A basic water dispenser (without fridge) in Carrefour doesn't cost more than 500AED - and is only a one-time purchase. A 5-gallon of water costs 8AED (80AED for 10 in a day maybe). Disposable cups are priced around 0.50 fils per piece. Now I wonder why they can't allocate budget for this wherein each OEC applicant pays more than 100AED for the certificate - and the number of OEC applicants day-to-day is on the range of 300-500 heads. (OEC applicants pa lang yan.) Now do the math.

They could've also talk to sponsors to put a vending machine for water, sodas and some chips and cookies. They just didn't.

And how about a single industrial fan at least? Heck, they will not spend more than 500AED for a decent one. Actually, why not air condition the holding areas? Why not for us overseas Filipinos?!

And you have 2 luxury SUVs parked inside huh... Plainly, totally insensitive.

The queue moves really slow at 10 people in every half an hour. The reason they say is that they only have 2 in the staff to process OEC. AGAIN, why not employ more? If demands are higher why not add service? Oh by the way, they are already taking pride that these 2 people works beyond the duty hours just to finish the applications... No thanks.

How dare you to prioritize applicants whose employers come with them? Which rule book says that when a non-Filipino employer pleads to prioritize their employees you will effin' give in?

I was called by around 6:15PM. That call is for me to get into another holding room.

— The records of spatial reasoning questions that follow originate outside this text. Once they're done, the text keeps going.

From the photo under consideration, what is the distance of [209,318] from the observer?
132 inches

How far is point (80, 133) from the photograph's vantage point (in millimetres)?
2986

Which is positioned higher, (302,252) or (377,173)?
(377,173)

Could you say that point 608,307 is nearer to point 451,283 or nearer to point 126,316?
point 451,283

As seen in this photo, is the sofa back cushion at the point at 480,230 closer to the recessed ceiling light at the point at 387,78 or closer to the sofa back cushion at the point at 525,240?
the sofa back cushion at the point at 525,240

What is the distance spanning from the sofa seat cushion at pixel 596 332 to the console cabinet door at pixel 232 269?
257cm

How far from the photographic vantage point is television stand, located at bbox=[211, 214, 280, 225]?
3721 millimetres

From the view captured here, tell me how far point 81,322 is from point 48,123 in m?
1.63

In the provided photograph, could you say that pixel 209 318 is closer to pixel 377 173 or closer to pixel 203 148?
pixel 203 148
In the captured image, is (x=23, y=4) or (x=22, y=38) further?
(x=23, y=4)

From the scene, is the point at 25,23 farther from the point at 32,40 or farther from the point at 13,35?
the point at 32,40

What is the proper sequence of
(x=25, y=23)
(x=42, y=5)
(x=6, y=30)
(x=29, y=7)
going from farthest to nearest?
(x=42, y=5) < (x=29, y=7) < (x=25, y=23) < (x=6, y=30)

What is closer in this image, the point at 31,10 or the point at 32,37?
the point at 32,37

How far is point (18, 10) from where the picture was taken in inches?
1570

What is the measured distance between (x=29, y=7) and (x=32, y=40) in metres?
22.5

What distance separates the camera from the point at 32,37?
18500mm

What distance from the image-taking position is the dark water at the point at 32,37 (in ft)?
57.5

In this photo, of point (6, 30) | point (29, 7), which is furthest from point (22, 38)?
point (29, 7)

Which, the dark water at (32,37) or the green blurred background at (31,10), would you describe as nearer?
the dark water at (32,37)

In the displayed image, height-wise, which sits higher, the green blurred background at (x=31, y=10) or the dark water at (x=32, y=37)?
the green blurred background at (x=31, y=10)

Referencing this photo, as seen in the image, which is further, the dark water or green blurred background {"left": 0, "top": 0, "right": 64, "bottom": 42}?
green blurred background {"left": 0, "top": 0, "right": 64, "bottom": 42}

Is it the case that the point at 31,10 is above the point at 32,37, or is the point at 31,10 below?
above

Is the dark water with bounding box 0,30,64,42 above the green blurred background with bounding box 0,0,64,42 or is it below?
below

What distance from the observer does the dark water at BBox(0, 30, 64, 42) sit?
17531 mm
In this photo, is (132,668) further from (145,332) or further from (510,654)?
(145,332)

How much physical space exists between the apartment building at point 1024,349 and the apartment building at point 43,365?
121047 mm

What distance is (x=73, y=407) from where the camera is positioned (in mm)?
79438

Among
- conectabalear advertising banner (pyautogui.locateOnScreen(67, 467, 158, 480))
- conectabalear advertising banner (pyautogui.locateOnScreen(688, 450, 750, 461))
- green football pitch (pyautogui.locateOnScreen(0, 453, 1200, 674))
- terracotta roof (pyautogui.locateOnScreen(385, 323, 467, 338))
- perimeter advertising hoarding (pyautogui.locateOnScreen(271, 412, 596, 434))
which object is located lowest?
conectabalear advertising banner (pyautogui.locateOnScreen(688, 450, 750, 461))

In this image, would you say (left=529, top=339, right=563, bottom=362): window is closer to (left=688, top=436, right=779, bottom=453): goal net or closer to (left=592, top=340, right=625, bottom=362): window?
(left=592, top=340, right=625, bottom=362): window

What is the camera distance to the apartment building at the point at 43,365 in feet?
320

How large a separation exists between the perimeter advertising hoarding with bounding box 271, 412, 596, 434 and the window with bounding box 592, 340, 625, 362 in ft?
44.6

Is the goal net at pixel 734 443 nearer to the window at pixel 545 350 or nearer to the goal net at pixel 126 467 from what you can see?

Finally, after 4.5 hours of being 'roasted.' I was so lacking of energy, hungry, deprived of a care and service I've been paying since I become an OFW.

Thought that was it but I was wrong. There are about 30+ heads before me waiting for their turns. Can you imagine how frustrating it was? This room though is a bit spacious, but some were still standing. I spent more than half hour on that room before finally claiming my effin' OEC. It was a grueling almost 6 hours of hell. 6 hours I borrowed from work just to attend to this mandate.

But in fairness, in the last holding room, most of the staff (the elder ladies) were polite, courteous and really accommodating. It's saddening that these real public servants are being eaten up and overshadowed by the rotten system.

I know this issue is not as heavy as others could be - but this post intends to create awareness (yet again) that even at the smallest needs of the people where the solutions are handy - the "leaders" doesn't seem to use their common sense to act on it - or maybe it's not common to them at all.  And I'm not referring to the topmost leaders. I'm talking about the immediate "leaders" - the Consul Generals, the Labor Attaches, even the OICs or the officers-of-the-day. We are your customers, you are our public servants. And nobody deserves to be b'sh****d in whatever way.

RELATED ARTICLE: Gulfnews: Filipinos sweat to meet employment certificate rule


A little trivia: Did you know that the Philippine Consulate / POLO-OWWA in Dubai (I don't know in other cities) could vie for a Guinness World Record for the public office with the most number of holidays? YES! They take both the UAE holidays and the Philippine holidays off. So if it is (example) National Heroes Day in the Philippines and it is just supposedly a typical working day in the UAE- the Consulate/POLO-OWWA is off and is on holiday - leaving a lot of kababayans on halt for their needed processes. Galing no! 



Anonymous said...

Viva bureaucracy ! Unfortunately, it also exists in other count tries too, e.g. in Europe. Obviously public servants especially like to care for themselves first. In Germany according to law the members of the parliament decide themselves on their salaries.